Convert Python sequence to NumPy array, filling missing values
Asked Answered
N

8

32

The implicit conversion of a Python sequence of variable-length lists into a NumPy array cause the array to be of type object.

v = [[1], [1, 2]]
np.array(v)
>>> array([[1], [1, 2]], dtype=object)

Trying to force another type will cause an exception:

np.array(v, dtype=np.int32)
ValueError: setting an array element with a sequence.

What is the most efficient way to get a dense NumPy array of type int32, by filling the "missing" values with a given placeholder?

From my sample sequence v, I would like to get something like this, if 0 is the placeholder

array([[1, 0], [1, 2]], dtype=int32)
Nidify answered 27/7, 2016 at 17:1 Comment(0)
G
40

You can use itertools.zip_longest:

import itertools
np.array(list(itertools.zip_longest(*v, fillvalue=0))).T
Out: 
array([[1, 0],
       [1, 2]])

Note: For Python 2, it is itertools.izip_longest.
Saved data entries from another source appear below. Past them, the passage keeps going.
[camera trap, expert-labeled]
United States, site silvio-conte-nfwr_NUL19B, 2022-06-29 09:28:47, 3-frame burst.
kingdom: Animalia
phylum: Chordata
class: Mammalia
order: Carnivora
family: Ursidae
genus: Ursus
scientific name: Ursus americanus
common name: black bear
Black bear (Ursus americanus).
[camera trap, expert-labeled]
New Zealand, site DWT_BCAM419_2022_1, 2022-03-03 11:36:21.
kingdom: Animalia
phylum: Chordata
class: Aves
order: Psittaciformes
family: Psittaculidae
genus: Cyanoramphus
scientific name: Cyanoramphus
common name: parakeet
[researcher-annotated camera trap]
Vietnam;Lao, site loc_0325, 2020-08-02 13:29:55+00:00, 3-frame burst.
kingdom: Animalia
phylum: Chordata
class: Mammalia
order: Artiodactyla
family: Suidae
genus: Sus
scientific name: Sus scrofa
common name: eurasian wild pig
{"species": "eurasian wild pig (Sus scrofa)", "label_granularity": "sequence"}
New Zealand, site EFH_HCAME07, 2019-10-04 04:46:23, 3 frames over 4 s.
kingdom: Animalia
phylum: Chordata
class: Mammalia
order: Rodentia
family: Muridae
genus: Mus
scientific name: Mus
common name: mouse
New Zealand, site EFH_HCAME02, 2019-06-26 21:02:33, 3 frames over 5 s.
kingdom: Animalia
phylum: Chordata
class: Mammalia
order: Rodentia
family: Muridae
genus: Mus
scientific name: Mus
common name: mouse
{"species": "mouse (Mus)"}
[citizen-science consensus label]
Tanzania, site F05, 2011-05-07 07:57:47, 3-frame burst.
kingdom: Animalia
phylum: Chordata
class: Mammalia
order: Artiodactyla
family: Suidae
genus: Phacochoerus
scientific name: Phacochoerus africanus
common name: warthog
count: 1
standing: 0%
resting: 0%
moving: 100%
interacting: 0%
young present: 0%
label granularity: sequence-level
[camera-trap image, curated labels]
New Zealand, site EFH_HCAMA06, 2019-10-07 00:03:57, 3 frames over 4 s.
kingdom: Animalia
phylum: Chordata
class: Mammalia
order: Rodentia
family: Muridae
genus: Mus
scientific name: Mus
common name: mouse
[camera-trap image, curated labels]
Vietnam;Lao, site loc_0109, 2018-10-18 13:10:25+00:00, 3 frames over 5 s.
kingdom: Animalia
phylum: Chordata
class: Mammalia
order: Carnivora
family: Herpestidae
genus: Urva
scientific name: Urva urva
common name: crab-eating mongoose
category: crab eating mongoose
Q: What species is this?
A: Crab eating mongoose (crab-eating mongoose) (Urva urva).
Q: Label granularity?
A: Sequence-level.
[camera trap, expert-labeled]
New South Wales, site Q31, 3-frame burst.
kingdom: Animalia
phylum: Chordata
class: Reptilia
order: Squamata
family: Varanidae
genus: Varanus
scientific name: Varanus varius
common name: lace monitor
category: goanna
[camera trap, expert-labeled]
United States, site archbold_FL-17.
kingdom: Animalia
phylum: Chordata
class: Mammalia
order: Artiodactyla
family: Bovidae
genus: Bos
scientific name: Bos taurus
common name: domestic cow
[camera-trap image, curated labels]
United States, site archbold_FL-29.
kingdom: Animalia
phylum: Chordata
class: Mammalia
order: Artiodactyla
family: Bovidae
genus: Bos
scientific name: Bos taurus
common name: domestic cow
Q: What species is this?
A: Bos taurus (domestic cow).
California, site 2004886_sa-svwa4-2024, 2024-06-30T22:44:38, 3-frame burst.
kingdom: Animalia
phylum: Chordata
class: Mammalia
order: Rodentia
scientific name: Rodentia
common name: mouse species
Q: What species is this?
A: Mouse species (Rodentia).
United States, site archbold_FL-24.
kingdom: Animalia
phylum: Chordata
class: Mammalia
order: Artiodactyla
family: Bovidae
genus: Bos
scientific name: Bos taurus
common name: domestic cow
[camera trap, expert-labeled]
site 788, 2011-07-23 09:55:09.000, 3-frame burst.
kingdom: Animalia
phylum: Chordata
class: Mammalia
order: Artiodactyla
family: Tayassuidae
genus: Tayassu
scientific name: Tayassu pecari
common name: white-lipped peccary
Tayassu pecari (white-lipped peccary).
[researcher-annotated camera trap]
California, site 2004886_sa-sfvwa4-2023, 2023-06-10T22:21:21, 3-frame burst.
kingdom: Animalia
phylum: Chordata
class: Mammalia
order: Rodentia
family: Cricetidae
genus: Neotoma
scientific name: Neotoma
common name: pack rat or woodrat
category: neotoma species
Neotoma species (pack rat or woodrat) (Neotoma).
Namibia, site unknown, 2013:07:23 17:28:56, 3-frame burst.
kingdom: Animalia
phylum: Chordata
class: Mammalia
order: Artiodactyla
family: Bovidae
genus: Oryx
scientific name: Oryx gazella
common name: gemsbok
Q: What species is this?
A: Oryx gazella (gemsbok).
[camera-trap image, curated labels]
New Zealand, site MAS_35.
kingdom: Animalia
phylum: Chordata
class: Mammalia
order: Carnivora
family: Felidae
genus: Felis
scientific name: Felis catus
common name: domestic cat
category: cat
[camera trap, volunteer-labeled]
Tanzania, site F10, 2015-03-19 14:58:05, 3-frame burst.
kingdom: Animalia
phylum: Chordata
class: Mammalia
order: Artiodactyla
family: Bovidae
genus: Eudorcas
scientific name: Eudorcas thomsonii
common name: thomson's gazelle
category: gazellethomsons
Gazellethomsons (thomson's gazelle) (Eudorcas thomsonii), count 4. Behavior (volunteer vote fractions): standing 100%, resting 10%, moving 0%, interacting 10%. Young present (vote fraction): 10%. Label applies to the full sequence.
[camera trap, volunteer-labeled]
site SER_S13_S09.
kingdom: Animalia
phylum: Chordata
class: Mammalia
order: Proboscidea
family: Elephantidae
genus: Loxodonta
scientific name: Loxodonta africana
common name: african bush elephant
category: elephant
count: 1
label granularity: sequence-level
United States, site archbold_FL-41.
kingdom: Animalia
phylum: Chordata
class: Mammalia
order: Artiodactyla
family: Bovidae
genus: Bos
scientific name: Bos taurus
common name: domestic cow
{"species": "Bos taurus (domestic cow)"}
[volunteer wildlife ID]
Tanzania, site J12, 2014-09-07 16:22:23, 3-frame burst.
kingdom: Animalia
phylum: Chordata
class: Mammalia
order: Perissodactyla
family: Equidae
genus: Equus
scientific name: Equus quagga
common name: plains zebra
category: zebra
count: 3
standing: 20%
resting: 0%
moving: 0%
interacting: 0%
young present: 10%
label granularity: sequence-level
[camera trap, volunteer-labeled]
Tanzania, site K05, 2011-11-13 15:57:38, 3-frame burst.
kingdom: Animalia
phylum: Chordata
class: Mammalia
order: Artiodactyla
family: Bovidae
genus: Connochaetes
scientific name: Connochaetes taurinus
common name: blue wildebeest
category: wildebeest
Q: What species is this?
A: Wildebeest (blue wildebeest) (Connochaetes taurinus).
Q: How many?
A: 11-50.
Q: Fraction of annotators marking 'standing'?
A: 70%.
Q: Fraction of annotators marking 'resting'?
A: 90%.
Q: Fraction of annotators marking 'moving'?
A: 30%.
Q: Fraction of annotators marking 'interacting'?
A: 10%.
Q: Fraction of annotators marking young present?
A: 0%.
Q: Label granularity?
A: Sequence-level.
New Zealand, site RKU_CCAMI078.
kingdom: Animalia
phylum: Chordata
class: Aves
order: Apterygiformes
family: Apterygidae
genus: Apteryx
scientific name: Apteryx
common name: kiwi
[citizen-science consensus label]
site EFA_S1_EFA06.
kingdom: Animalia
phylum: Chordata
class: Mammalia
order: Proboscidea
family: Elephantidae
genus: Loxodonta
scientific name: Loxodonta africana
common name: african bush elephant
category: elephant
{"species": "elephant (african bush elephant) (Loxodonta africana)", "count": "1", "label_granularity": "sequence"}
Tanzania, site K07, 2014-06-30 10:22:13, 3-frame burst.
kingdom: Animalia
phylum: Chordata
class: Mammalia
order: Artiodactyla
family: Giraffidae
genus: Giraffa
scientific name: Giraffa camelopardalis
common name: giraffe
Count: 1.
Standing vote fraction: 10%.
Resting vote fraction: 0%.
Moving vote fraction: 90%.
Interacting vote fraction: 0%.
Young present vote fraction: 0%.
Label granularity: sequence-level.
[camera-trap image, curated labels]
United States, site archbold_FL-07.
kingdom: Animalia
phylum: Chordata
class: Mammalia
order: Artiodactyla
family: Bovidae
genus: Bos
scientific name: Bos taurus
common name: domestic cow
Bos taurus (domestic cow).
Glasper answered 27/7, 2016 at 17:12 Comment(1)
This seems really good when the the size variation is huge within the list elements based on a quick runtime test for a large dataset.Rebus
R
22

Here's an almost* vectorized boolean-indexing based approach that I have used in several other posts -

def boolean_indexing(v):
    lens = np.array([len(item) for item in v])
    mask = lens[:,None] > np.arange(lens.max())
    out = np.zeros(mask.shape,dtype=int)
    out[mask] = np.concatenate(v)
    return out

Sample run

In [27]: v
Out[27]: [[1], [1, 2], [3, 6, 7, 8, 9], [4]]

In [28]: out
Out[28]: 
array([[1, 0, 0, 0, 0],
       [1, 2, 0, 0, 0],
       [3, 6, 7, 8, 9],
       [4, 0, 0, 0, 0]])

*Please note that this coined as almost vectorized because the only looping performed here is at the start, where we are getting the lengths of the list elements. But that part not being so computationally demanding should have minimal effect on the total runtime.

Runtime test

In this section I am timing DataFrame-based solution by @Alberto Garcia-Raboso, itertools-based solution by @ayhan as they seem to scale well and the boolean-indexing based one from this post for a relatively larger dataset with three levels of size variation across the list elements.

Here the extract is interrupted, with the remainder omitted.